FLA chief calls Foxconn facilities 'first class'

Head of organization inspecting Apple's supplier plants tells Reuters that an uptick in worker suicides may be related to boredom.

A worker at one of Apple's supplier plants. Apple

The facilities at Chinese factories manufacturing iPads and iPhones are better than other factories in the country, the head of the labor rights organization tasked with inspecting the plants told Reuters.

With his iPad in hand, no doubt.

The nonprofit Fair Labor Association (FLA) was asked by Apple earlier this week to investigate conditions at Foxconn facilities in China following reports of unsafe working conditions and a significant uptick in worker suicides. The FLA expects to make its Foxconn audit results available on its Web site next month, with inspections of Apple suppliers Quanta and Pegatron to follow.

"The facilities are first class; the physical conditions are way, way above average of the norm," FLA President Auret van Heerden told the news agency after visiting the plant. Van Heerden declined to offer a conclusion on employee working conditions but said boredom might have led to the increase in suicides.
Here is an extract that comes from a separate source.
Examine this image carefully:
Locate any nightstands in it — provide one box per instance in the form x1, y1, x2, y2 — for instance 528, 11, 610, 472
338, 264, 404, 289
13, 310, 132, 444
"I was very surprised when I walked onto the floor at Foxconn, how tranquil it is compared with a garment factory," he said. "So the problems are not the intensity and burnout and pressure-cooker environment you have in a garment factory. It's more a function of monotony, of boredom, of alienation perhaps."

In an odd twist, Reuters reports that FLA staff members are using iPads to log employee responses to questions posed during interviews. The survey includes questions about how employees were hired, how much they are paid, and the conditions of their dorm rooms and food.

Foxconn, which is the world's largest component maker, has come under increased scrutiny in the past couple of years after reports of its employees committing suicide at company facilities. The company has also been criticized for allegedly employing underage laborers, providing poor living conditions at its dormitory housing, and overworking employees.

Pressure on Apple increased after a pair of New York Times reports last month detailed poor and dangerous labor conditions in the company's supplier facilities. Those stories coincided closely with the release of Apple's own supplier responsibility report near the beginning of January, which was based on more than 200 audits. The release of that report, which found issues with working hours and compliance with environmental standards, was joined with the announcement that Apple was becoming a member of the FLA.